Verizon Wireless runs HIV awareness campaign via V Cast
Verizon Wireless has formed a partnership with the University of Georgia's New Media Institute to raise awareness about the importance of HIV testing.
The wireless carrier will broadcasting a series of 15-to-30-second public service announcements on various Web channels, on TV and through the Verizon V Cast application.
"We've been working with the University of Georgia for over a year on this project," said Caran Smith, spokeswoman for Verizon, Basking Ridge, NJ.
"It's a fantastic use of our technology to capture that footage and allow street teams to be in touch with editors and producers, and a great way to use our V Cast service in a discreet way to get important information about social and health issues to our subscribers," she said.
The videos will be distributed in a variety of ways including online cards, podcasting on key Internet sites, email distribution, YouTube, MySpace, V Cast and Verizon Communications' FiOS network.
These personal public service announcements were created by college students from man-on-the-street interviews captured in Atlanta using Nokia video phones and technology. The information was verified by of the Centers for Disease Control and Prevention (CDC).
Verizon has launched these videos in honor of National HIV Testing Day June 27, an annual event organized by the National Association of People with AIDS (NAPWA).
These public service announcement videos were created within a 24-hour period and delivered on personal mobile media devices.
Using Verizon Wireless phones and data equipment, student teams from eight different universities collaborated during each event with health experts from the CDC, as well as professional producers and editors from around the country, to shoot, edit, produce and premiere short video personal PSAs encouraging HIV testing.
"Wireless technology is no longer about just voice-to-voice, it's become a broader way of getting information, from news and entertainment to social messages that are important to the community as a whole," Ms. Smith said.
"These videos are targeted to young people and we're getting this information to them via mobile, which is the vehicle they use the most," she said.
At the end of every video that was created there's an information panel where subscribers can text their ZIP code to the short code KNOW IT (566948). In return, they will receive a text message listing the closest health facility where they can go to take an HIV test.
"This is a traditional PR campaign, both from our standpoint and also our partners in the CDC, utilizing the media to let people know this campaign is out there," Ms. Smith said.
"We're also using the viral effect through social networking, for example, a Facebook group promoting the campaign," she said. "It's a great, pioneering way to use wireless technology to address social and health issues going forward and to raise awareness about them."
The real problem for anybody trying to get out health messages is that young people are not using media in the same way their parents did, said Scott Shamp, director of the New Media Institute in the Grady College of Journalism at the University of Georgia and the executive producer of the AIDS Personal Public Service Announcement project.
"None of them read the newspaper, they're watching less TV and spending more time with video games, the Internet and, above all, mobile media," Mr. Shamp said. "Their first choice is the cell phone. The best way to reach out to this demographic is through the medium they use the most."

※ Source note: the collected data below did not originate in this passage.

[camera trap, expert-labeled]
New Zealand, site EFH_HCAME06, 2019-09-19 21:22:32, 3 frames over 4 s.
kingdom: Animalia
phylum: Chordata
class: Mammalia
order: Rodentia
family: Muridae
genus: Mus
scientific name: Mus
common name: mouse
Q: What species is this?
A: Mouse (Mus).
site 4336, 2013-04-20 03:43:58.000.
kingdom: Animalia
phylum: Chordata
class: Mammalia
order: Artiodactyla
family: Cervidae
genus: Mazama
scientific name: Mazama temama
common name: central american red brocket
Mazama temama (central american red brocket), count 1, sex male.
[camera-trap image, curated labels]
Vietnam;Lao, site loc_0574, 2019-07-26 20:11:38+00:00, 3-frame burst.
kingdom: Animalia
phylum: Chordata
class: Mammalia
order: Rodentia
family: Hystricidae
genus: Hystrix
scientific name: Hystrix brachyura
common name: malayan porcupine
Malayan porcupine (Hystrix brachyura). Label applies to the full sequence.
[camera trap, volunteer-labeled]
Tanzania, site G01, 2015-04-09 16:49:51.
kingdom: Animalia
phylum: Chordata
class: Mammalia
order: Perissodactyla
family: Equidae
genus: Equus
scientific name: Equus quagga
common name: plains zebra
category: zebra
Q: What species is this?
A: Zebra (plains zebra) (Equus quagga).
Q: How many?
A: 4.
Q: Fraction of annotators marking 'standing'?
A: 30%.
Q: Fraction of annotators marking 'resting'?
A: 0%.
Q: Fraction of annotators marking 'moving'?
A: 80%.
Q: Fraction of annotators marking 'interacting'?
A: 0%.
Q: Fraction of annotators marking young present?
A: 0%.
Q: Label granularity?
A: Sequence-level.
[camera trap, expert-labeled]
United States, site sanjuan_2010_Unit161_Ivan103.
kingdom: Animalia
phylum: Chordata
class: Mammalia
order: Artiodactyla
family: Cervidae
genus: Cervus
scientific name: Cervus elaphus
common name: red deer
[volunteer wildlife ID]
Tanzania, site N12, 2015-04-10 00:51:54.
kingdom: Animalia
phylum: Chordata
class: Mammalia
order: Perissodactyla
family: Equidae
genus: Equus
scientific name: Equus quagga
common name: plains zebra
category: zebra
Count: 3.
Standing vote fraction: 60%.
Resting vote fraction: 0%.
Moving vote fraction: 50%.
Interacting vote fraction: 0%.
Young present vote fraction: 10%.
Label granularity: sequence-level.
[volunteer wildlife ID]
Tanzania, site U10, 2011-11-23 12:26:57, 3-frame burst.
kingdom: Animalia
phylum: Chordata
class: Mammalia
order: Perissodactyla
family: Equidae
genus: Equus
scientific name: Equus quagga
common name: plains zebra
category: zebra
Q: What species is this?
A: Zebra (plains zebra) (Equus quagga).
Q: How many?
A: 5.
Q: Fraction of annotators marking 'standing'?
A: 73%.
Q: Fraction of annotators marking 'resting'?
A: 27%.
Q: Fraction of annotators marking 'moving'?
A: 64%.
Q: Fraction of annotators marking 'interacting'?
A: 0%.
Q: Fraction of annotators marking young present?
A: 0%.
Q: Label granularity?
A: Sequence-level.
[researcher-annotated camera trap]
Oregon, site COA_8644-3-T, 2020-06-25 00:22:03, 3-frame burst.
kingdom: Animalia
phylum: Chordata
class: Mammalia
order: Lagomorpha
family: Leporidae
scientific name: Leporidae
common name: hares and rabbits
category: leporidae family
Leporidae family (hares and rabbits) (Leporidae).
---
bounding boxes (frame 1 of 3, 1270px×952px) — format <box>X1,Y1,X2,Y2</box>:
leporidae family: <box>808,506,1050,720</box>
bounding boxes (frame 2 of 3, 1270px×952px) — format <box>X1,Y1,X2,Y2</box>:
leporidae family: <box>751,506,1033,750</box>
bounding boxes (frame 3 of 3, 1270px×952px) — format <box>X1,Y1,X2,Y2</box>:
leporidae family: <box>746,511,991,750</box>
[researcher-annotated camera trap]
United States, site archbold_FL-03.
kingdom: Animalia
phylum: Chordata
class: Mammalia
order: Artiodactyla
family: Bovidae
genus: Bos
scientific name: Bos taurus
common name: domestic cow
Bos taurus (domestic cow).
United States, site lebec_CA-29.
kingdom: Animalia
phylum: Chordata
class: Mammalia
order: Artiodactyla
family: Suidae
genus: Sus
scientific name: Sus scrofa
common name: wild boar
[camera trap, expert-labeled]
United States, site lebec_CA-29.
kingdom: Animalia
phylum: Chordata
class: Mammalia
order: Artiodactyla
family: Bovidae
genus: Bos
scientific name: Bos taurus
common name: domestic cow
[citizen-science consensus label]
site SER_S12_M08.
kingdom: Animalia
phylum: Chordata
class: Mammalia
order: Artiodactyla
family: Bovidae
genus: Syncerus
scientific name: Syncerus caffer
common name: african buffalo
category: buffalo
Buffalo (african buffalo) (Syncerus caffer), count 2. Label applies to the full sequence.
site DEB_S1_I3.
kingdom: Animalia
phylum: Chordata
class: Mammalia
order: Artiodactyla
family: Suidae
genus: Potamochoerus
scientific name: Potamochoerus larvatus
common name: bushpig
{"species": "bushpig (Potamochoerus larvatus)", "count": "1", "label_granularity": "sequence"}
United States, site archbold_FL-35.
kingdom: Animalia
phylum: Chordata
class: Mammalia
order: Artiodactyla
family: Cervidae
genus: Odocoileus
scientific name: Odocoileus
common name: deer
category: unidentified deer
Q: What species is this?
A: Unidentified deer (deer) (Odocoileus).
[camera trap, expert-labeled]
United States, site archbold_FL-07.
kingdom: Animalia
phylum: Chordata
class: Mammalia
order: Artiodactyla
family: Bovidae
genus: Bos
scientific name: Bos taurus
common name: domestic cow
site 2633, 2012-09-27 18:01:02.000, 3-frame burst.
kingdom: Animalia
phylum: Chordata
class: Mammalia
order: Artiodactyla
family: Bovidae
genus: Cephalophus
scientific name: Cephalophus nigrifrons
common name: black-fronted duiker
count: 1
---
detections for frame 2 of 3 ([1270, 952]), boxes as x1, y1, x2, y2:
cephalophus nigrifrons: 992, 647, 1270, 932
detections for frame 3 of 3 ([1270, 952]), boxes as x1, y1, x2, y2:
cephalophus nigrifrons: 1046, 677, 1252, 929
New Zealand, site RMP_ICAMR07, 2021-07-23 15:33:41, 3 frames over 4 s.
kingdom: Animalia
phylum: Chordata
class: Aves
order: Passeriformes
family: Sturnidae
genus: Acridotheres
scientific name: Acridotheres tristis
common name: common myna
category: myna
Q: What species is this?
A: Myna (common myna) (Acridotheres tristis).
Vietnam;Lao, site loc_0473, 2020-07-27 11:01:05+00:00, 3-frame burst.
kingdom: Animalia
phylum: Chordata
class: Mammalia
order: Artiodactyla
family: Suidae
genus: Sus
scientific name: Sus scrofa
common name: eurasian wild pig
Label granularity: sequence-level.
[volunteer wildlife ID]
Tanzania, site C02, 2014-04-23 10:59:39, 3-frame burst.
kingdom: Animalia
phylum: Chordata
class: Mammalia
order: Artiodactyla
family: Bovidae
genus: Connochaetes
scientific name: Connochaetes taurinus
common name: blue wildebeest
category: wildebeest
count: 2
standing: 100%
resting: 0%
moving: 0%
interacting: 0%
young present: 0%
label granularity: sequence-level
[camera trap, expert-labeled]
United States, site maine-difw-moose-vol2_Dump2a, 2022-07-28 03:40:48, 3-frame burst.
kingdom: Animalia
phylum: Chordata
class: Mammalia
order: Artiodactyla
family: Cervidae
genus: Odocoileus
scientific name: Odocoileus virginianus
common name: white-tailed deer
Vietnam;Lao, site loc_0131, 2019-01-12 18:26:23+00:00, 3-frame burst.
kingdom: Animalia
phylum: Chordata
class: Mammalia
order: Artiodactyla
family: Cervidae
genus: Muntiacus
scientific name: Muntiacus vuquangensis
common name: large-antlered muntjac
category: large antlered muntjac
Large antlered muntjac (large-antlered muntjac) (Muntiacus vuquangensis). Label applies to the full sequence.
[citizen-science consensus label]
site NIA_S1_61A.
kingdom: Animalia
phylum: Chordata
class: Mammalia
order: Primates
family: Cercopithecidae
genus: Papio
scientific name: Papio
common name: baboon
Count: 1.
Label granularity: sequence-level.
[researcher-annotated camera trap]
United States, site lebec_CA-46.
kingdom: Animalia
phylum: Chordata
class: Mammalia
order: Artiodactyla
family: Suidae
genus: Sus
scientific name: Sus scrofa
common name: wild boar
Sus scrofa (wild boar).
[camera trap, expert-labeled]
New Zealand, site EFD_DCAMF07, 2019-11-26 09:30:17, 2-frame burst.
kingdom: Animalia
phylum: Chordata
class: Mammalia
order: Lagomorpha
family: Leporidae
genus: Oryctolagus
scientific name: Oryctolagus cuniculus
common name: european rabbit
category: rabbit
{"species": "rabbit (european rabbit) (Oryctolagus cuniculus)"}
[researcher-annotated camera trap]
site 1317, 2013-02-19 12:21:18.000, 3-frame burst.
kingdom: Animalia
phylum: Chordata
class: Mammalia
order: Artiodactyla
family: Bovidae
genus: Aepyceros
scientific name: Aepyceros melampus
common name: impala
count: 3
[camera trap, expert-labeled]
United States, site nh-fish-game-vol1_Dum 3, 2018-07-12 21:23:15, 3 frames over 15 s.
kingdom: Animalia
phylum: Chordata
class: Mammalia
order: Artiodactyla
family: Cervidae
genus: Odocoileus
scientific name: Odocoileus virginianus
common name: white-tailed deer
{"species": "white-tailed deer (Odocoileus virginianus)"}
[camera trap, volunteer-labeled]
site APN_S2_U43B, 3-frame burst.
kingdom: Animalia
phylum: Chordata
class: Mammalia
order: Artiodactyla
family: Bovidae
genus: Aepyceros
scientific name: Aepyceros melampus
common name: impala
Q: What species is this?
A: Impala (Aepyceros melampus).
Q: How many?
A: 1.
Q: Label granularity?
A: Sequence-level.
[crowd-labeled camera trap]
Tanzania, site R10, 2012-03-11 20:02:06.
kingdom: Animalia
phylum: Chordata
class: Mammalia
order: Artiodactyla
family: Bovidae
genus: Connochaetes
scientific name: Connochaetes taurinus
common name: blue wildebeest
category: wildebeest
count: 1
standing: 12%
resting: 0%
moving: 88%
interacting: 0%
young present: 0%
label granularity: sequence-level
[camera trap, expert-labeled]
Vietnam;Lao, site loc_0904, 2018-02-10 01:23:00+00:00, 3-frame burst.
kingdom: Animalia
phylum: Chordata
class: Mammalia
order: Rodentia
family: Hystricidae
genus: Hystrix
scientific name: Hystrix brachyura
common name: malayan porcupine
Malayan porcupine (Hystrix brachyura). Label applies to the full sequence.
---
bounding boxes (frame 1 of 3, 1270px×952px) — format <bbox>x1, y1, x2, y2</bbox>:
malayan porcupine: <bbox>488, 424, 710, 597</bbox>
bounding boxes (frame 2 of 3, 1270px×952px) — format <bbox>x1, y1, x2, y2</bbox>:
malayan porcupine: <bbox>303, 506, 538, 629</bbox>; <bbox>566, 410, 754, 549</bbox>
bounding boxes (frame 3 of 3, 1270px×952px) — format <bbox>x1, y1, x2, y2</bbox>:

National HIV Testing Day is an opportunity for people nationwide to learn their HIV status and to gain knowledge to take control of their health and their lives.
According to a CDC study cited by Mr. Shamp, 1 million people are living with HIV in the United States, and one quarter of those don't know that they're infected. By getting tested, these people can receive treatments that can extend their life indefinitely and take the proper precautions so that they don't risk passing it along.
"By putting this important personal information in this mobile medium, it might have a bigger impact and have a bigger a better chance to change people's behavior," Mr. Shamp said.
"Verizon really stepped up and did something very risky," he said. "Verizon gave money and dedicated their V Cast network to airing this. They decided that they'd do something for their consumers, and I'm loving them for it."